§ PROVIDED DATA
Start of Block
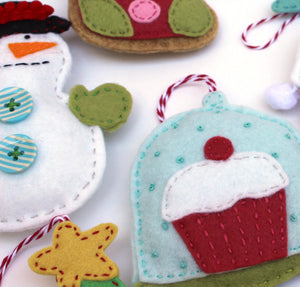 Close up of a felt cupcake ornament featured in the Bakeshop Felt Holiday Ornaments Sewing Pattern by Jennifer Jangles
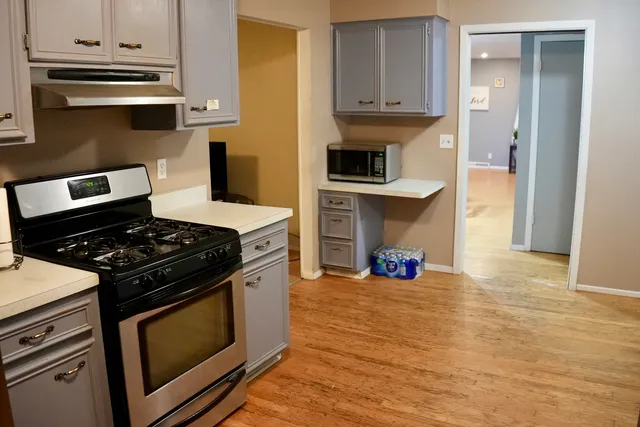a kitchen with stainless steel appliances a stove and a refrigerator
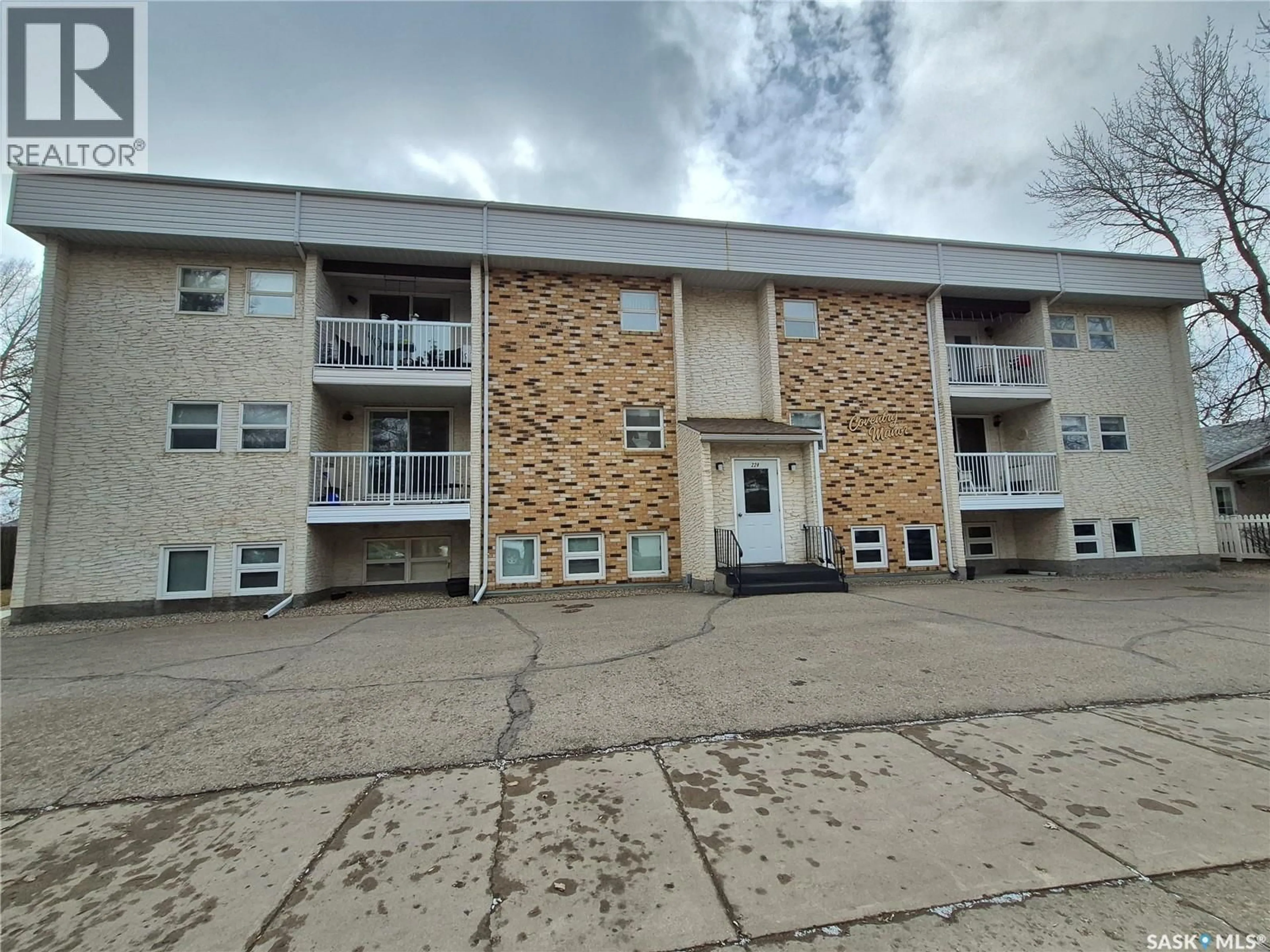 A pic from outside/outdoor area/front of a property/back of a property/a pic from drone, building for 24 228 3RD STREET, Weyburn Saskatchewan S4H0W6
End of Block
Start of Block
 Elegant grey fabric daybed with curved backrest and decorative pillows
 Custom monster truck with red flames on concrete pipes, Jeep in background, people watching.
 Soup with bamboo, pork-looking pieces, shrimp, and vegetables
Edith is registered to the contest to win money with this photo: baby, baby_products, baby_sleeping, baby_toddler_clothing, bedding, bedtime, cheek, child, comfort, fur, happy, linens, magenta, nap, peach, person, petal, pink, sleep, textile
End of Block
In the data above, start at the line that has "Elegant grey fabric", stop after the line that has "Soup with bamboo, pork-looking", and print every line in between exactly as it stands.

 Elegant grey fabric daybed with curved backrest and decorative pillows
 Custom monster truck with red flames on concrete pipes, Jeep in background, people watching.
 Soup with bamboo, pork-looking pieces, shrimp, and vegetables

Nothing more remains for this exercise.